Top of Exercise text

Off the screen and outside of waiting rooms, the eyepatch is a rare sight. “I'm usually the only person walking down the street with a patch on,” Slick Rick says. Kids with eyepatches—who often wear them to strengthen an amblyopic (or “lazy”) eye—get bullied. From what I've read, they usually don't turn into raffish anti-heroes who fight back, or become the stars of the school talent show, but instead suffer from low self-esteem.
Rick says having one eye determined who he became. Instead of playing in the streets with the other kids, “I stayed indoors and wrote stories,” he told The Guardian in 2016. The dozen times I've had a retinal hemorrhage, I've wondered who I would become if I lost the hemorrhaging eye and donned a patch. It's of course more difficult to go through this as a kid, but still, would the patch change me? It's usually just a silly question of aesthetics more than a real worry—a distraction for my mind—but it happens every time. Any hints of cool left my style as soon as I turned 30, and I currently feel most comfortable in sweaters and vintage button-ups worn by straight-laced dads of past eras, so an eyepatch would be a surprising addition to my wardrobe. I would, very suddenly, present differently to the world.

Bottom of Exercise text

> [What you will do] Copy the eyepatch passage word for word, from "Off the screen" up to and including "from low self-esteem.".

Top of Records

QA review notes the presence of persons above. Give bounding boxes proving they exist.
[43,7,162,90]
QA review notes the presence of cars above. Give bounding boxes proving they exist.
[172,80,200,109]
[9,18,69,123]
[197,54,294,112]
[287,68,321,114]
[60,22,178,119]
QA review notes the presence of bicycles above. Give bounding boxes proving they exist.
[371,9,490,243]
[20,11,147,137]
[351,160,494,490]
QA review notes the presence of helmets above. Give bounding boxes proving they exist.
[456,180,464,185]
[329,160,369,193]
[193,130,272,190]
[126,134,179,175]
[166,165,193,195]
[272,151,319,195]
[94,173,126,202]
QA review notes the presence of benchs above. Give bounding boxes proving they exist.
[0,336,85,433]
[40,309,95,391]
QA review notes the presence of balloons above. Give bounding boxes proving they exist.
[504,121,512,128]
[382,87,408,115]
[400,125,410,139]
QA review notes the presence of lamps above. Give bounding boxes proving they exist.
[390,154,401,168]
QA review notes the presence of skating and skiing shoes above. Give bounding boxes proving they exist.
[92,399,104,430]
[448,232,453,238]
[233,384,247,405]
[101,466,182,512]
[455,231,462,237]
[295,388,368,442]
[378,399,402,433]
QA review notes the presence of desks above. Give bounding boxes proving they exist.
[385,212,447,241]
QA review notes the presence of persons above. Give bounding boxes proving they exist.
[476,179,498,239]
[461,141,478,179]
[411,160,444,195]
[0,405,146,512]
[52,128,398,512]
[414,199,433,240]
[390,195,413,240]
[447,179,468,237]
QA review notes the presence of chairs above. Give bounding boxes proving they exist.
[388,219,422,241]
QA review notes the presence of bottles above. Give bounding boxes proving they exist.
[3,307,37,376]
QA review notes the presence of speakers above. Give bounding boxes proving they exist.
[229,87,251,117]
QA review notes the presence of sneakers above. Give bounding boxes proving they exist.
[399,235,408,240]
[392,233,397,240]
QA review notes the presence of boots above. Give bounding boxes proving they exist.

Bottom of Records

> [Task answer]
Off the screen and outside of waiting rooms, the eyepatch is a rare sight. “I'm usually the only person walking down the street with a patch on,” Slick Rick says. Kids with eyepatches—who often wear them to strengthen an amblyopic (or “lazy”) eye—get bullied. From what I've read, they usually don't turn into raffish anti-heroes who fight back, or become the stars of the school talent show, but instead suffer from low self-esteem.